Ramazan, 48, still hasn’t forgotten his school years. “Sole and palm whipping was normal, as was the mullah insulting us by using bad names. Then we were known by our peers by the same name later.”
Ramazan says it was also common to be made to stand for a long time on one leg and not being allowed to go to the toilet. He still hasn’t forgotten what happened to one of his classmates at school. A child who needed to go the toilet but the mullah refused to allow him to leave ended up defecating in the classroom. “He shat on himself. That later was a big humiliation for him,” he adds.
Khodadad, 41, who sent his two children aged 8 and 12 to a local school this winter, says that he is in favor of this type of education because it was how he was taught to read the Holy Quran. He says he is not afraid that they may be physically punished.
“Children should be raised harshly,” he says. “When they don’t study and don’t learn, the mullah has the right to punish them.”
He recites a poem by Saadi Shirazi, which he learned in childhood, to justify the violence.
“Nadani k Saadi morad az chi yaft, na hamoon nawisht o nah darya shegaft – ba khordi bekhord az bozorgan qafa, khoda dadash andar bozorgi safa.” (Which means, Saadi became great not because he went to the desert and parted the water, but he was slapped by an elder to learn when he was child.
Khodadad recites this poem to express a belief that the discipline needed for a successful adulthood can be slapped into a child by such a method.
However, psychologists say that studies show violent behavior towards children often has negative effects and even irreversible damage.
Mohammadullah Motamed, 39, a psychology professor at Bamyan University, says violent behavior against children is very unfortunate. He lists the potential impact including refusing to attend school, hating education, loss of self esteem, confusion, and anxiety and depression.
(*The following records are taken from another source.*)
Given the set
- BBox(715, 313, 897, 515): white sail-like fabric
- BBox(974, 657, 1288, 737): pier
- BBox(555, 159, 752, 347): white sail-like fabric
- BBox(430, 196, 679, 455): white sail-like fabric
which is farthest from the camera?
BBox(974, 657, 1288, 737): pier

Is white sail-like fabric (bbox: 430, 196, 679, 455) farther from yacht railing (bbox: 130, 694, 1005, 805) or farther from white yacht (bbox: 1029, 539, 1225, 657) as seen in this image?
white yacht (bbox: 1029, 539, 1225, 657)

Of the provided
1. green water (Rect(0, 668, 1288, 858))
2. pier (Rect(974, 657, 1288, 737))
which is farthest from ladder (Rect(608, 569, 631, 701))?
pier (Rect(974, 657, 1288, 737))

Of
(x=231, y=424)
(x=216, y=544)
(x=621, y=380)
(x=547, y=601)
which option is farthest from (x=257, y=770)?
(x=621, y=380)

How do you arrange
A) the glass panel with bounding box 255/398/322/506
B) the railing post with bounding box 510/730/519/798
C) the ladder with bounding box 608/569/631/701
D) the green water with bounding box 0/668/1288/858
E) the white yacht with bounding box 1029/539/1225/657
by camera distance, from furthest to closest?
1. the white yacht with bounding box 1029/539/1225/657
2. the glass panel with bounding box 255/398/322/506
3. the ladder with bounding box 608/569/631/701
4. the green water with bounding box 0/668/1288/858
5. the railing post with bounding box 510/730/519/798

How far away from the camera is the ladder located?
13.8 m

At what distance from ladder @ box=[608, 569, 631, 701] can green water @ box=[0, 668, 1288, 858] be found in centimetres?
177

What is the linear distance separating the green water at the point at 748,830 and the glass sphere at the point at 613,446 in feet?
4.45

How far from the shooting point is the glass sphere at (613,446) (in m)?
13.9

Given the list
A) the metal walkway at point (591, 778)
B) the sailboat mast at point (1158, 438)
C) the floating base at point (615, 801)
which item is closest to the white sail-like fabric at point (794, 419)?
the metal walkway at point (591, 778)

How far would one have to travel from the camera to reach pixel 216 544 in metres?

He says the psychological damage that children can suffer may not even be curable in some cases. “Children who face violence in childhood have more hatred and anger in their youth and for the rest of their lives,” he says. “They misbehave in front of others because of the violence and insults.”
Semin, 12, has been studying at a local school for two years. On Thursday last week, she failed to give satisfactory answers to the mullah in the weekly evaluation, and she was punished. “I could not answer two questions of the mullah. He whipped my palms four times. That hurt a lot,” she says. “My palms were dark red, and they were still hurting two hours later.”
Semin still says that apart from suffering, she was also humiliated in front of her peers. “I was very upset and for the next few days, I remembered the palm whipping every moment,” she says.
Another student, Jamshid, 13, also says that he was physically punished by his mullah about 10 days ago. “We were joking with a few of our classmates,” he says. “When the mullah saw he whipped us on our palms five times each.”
Jamshid, who has been attending a local school for three years, says every school day at least one student is physically punished. He does not like going to the local school, but his father forces him to do so.